Goal
Rewrite the lines from the one containing "In this image, how" through the one containing "Answer: the forest", replacing "wooden post" with "fence post" and keeping everything else the same.

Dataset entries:
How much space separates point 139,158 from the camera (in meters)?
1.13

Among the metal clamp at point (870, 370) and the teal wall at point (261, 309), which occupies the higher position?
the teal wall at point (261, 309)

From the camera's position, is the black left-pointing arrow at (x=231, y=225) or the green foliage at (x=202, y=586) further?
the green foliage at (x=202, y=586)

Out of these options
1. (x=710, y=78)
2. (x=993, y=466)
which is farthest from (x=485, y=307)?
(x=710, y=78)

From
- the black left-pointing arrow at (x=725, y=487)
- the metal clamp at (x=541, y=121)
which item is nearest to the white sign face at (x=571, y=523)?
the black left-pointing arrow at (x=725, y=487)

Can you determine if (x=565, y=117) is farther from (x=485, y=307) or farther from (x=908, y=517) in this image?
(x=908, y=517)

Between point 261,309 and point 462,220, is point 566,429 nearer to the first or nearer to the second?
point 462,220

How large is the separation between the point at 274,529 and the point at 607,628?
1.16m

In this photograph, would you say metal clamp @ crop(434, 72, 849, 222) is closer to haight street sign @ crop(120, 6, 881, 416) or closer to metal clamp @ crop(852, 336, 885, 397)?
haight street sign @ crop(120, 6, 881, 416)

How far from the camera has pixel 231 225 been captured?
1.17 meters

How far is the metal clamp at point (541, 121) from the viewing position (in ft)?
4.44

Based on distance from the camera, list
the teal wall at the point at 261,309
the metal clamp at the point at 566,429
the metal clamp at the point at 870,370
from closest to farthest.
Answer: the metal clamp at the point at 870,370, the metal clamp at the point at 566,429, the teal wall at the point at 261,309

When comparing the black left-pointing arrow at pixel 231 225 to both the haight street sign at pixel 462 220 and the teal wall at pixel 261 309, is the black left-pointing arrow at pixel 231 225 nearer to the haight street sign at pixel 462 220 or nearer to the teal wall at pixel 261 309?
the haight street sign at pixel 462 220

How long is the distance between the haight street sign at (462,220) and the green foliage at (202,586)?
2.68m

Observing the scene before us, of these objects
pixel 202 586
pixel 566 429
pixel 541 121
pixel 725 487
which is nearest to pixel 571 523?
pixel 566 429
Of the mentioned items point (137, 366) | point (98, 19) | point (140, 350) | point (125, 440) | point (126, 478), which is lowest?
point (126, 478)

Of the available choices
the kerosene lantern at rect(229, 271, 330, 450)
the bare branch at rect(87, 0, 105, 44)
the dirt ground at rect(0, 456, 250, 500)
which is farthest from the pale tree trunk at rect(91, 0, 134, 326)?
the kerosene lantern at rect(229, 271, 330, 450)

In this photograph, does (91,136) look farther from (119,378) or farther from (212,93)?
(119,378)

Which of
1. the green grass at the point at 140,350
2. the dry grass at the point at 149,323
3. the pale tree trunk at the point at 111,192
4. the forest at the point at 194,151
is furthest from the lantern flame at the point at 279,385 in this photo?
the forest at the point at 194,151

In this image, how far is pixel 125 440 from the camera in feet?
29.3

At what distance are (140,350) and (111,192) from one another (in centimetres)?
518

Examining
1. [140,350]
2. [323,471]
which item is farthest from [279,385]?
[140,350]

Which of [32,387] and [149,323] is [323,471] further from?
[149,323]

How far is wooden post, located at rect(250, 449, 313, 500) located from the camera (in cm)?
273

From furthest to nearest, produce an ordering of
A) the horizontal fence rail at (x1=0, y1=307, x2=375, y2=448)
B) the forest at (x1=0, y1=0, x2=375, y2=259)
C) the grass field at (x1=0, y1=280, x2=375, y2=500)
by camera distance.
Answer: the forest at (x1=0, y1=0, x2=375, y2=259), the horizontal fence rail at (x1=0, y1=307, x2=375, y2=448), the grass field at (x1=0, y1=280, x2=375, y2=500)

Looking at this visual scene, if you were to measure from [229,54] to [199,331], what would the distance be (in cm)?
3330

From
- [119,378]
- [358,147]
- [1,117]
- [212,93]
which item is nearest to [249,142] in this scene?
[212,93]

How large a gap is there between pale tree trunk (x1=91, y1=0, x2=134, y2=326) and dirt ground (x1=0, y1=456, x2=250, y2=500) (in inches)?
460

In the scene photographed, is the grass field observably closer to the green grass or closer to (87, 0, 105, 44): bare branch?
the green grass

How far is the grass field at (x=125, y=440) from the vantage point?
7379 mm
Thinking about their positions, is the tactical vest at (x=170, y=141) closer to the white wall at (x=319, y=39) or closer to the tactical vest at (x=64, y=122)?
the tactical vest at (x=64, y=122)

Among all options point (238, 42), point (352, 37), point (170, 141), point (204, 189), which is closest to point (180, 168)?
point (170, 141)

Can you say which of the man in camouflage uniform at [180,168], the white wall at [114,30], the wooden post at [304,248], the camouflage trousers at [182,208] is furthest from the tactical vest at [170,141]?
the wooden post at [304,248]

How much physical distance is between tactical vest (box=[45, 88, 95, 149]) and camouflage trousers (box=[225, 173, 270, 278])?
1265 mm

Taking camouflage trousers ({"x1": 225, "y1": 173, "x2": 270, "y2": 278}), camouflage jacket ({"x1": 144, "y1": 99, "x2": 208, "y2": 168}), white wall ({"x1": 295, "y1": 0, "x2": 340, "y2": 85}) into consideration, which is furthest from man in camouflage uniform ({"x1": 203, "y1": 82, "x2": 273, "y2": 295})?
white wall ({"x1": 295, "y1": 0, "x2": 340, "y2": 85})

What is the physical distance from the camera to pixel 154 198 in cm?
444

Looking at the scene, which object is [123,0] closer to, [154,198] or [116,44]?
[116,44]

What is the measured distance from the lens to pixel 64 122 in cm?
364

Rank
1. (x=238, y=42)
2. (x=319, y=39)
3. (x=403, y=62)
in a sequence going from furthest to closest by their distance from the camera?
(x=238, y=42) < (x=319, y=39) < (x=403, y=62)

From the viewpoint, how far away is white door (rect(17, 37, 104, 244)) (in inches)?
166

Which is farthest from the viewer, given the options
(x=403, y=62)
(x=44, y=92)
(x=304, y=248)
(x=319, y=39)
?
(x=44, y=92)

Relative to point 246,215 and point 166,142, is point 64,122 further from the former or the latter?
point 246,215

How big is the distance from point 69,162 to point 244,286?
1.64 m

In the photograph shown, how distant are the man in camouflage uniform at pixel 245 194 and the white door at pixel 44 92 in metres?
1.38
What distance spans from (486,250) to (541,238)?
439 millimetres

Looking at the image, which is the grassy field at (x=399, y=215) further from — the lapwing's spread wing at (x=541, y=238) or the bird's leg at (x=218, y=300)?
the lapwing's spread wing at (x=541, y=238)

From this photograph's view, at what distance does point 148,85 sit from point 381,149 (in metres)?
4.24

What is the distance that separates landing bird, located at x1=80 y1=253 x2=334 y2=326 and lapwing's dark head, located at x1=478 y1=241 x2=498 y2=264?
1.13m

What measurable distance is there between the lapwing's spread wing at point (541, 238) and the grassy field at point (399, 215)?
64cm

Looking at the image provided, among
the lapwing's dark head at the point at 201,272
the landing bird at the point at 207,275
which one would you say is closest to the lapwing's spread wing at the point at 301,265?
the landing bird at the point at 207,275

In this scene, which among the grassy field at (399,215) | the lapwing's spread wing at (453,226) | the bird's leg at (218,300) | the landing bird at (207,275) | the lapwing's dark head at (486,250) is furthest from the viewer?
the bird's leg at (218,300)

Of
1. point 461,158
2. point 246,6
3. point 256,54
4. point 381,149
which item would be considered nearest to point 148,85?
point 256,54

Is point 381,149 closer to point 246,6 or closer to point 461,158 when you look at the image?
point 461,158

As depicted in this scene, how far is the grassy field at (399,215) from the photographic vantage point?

Exercise solution
In this image, how far is pixel 125 440 from the camera in feet?
29.3

At what distance are (140,350) and (111,192) from one another (in centimetres)?
518

Examining
1. [140,350]
2. [323,471]
which item is farthest from [279,385]?
[140,350]

Which of [32,387] and [149,323] is [323,471] further from?
[149,323]

How far is fence post, located at rect(250, 449, 313, 500) located from the camera (in cm)?
273

From furthest to nearest, produce an ordering of
A) the horizontal fence rail at (x1=0, y1=307, x2=375, y2=448)
B) the forest at (x1=0, y1=0, x2=375, y2=259)
C) the grass field at (x1=0, y1=280, x2=375, y2=500)
by camera distance.
Answer: the forest at (x1=0, y1=0, x2=375, y2=259), the horizontal fence rail at (x1=0, y1=307, x2=375, y2=448), the grass field at (x1=0, y1=280, x2=375, y2=500)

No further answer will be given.